Teacher Sensemaking of District Policy for Underschooled Immigrant Students
Every year, the United States resettles nearly 70,000 refugees, with a large minority resettling in Marisol County (a pseudonym). Approximately 3,000 students from refugee families are enrolled in local schools, often having received little prior formal education in their home countries. Studies acknowledge the breadth of challenges facing underschooled immigrant students and the schools who serve them. Further compounding the challenge is the recent onset of rigorous local and state policies. Teachers, as the primary point of contact for refugee students, must make sense of and implement the policies in ways that meet the needs underschooled immigrant students, yet little is known about how manage these complex demands. While several studies exist on teachers’ sensemaking of educational policies more generally, no studies deal with the role of teachers in mediating the intersection of policy and underschooled immigrant students. Using a sensemaking perspective, this qualitative study explores how teachers conceptualize their role as mediators between policy and student needs, and how this interpretation affects classroom practice.
This study involved analysis of district policy-related documents, classroom observations, and semi-structured interviews of thirteen participants who worked with the Secondary Newcomer Program (SNP) in Marisol School District, including classroom teachers, lead teachers, counselors, and administrators at both the site and district levels. Data collected from these sources were analyzed for understanding challenges specific to this population of students, finding patterns of faculty’s perceptions of the role of school for underschooled immigrants, and determining teachers’ conceptualization of their role. Each of these factors were then analyzed in relation to how teachers make sense and implement policy in their own classrooms.

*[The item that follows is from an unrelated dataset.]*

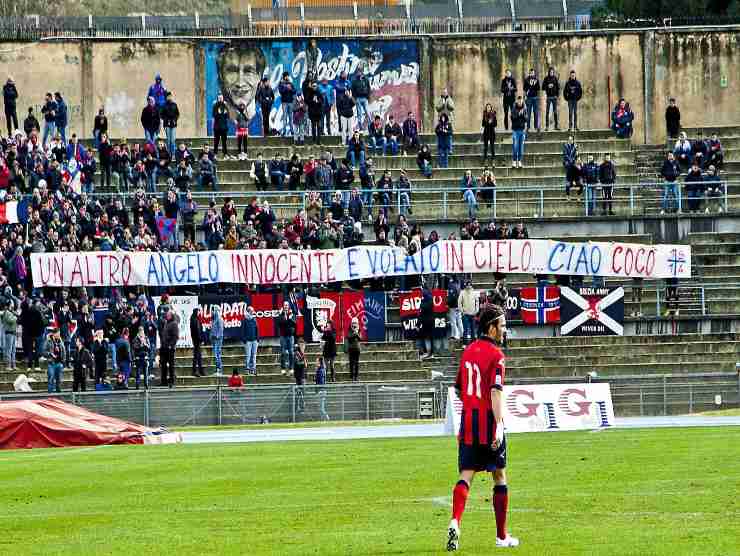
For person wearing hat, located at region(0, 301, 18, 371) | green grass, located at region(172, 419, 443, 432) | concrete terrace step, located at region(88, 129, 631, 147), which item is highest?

Findings indicate that teachers balanced multiple layers of factors in their decision-making, including student challenges, policy demands, and programmatic constraints. Though the district presented a unified policy message related to graduation requirements, participants articulated different purposes of school for underschooled immigrant students. These differing perceptions affected how teachers conceptualized their role and ultimately made curricular, instructional, and student placement decisions. This study’s contributions to research and theory, as well as implications for policy, practice, and future research are also discussed.